Jika pengobatan konservatif tidak efektif, pembedahan dapat dipertimbangkan. Dalam hal pengobatan konservatif, bagi mereka yang memiliki onset yang lebih akut dan rasa sakit yang lebih jelas, perhatian harus diberikan untuk beristirahat dan meminimalkan gerakan pergelangan tangan, yang dapat diperbaiki dengan kawat gigi sendi dan dikombinasikan dengan fisioterapi untuk meredakan gejala.

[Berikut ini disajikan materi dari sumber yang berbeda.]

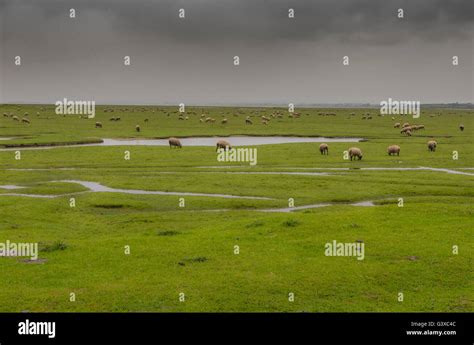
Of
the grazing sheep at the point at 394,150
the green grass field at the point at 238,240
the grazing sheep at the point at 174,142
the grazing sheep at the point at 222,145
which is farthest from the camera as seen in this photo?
the grazing sheep at the point at 174,142

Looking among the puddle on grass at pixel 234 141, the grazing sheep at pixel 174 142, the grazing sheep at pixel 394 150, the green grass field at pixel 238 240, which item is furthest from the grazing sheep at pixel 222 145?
the grazing sheep at pixel 394 150

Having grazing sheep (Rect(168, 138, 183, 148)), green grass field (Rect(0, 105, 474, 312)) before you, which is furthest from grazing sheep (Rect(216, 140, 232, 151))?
green grass field (Rect(0, 105, 474, 312))

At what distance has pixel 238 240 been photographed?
71.3 ft

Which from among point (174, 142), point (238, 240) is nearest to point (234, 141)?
point (174, 142)

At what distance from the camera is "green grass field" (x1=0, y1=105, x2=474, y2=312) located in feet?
51.1

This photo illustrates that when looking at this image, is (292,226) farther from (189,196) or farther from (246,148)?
(246,148)

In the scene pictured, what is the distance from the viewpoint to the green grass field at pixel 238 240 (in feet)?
51.1

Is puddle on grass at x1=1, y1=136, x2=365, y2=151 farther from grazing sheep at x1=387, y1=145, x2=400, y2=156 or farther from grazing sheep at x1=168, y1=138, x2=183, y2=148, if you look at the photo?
grazing sheep at x1=387, y1=145, x2=400, y2=156

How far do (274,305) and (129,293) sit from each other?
14.3 ft

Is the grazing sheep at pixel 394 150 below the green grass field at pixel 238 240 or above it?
above

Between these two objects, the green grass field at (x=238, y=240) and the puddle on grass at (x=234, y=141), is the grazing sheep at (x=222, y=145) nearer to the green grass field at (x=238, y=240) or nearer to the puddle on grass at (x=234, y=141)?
the puddle on grass at (x=234, y=141)
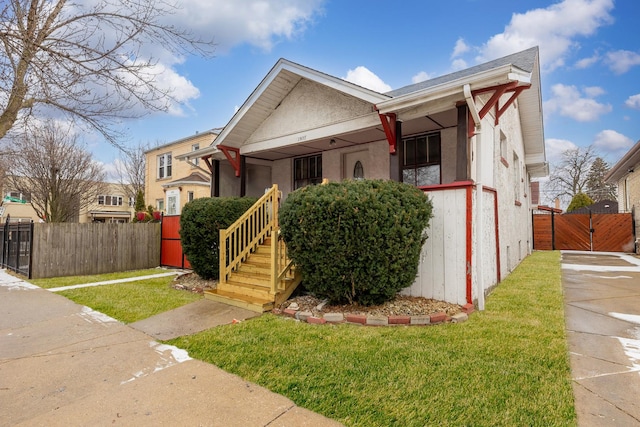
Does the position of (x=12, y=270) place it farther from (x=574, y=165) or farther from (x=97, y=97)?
(x=574, y=165)

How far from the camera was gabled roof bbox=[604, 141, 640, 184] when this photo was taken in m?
12.6

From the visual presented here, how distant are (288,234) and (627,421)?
402 cm

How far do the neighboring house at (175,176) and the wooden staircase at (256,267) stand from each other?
10284 millimetres

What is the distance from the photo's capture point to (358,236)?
4.61 metres

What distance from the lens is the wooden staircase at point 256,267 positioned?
18.5ft

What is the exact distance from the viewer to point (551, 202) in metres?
38.1

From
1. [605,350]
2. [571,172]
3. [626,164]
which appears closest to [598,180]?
[571,172]

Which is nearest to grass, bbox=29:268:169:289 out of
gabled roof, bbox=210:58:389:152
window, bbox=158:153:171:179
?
gabled roof, bbox=210:58:389:152

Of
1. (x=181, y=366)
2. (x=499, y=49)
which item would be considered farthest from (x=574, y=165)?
(x=181, y=366)

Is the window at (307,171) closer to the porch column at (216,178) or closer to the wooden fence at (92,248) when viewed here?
the porch column at (216,178)

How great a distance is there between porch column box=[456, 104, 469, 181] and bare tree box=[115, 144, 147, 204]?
30.6m

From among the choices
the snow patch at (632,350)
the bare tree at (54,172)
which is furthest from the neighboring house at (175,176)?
the snow patch at (632,350)

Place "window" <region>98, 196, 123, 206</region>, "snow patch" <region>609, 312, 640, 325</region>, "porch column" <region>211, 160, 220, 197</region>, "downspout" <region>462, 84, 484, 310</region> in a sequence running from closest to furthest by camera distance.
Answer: "snow patch" <region>609, 312, 640, 325</region>, "downspout" <region>462, 84, 484, 310</region>, "porch column" <region>211, 160, 220, 197</region>, "window" <region>98, 196, 123, 206</region>

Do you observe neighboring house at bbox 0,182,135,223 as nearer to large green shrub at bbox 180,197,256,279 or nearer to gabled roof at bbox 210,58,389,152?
gabled roof at bbox 210,58,389,152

Obat antiinflamasi non-steroid, seperti ibuprofen, indometasin dan celecoxib, juga dapat diminum pada saat yang sama, serta obat yang menutrisi saraf, termasuk vitamin B1 dan vitamin B12, dengan tujuan untuk mengurangi oedema lokal, mengurangi peradangan, menghilangkan rasa sakit dan menutrisi saraf yang cedera. Jika perawatan konservatif tidak efektif atau jika terdapat kehilangan sensorik yang signifikan di area distribusi saraf median akibat dislokasi fraktur atau lesi yang menduduki yang menyebabkan jebakan saraf median, atrofi otot masseter, dan kehilangan sensorik yang signifikan di area distribusi saraf median, maka perawatan bedah perlu dipertimbangkan. Perawatan bedah meliputi dekompresi terowongan karpal terbuka dan dekompresi pelepasan terowongan karpal endoskopik.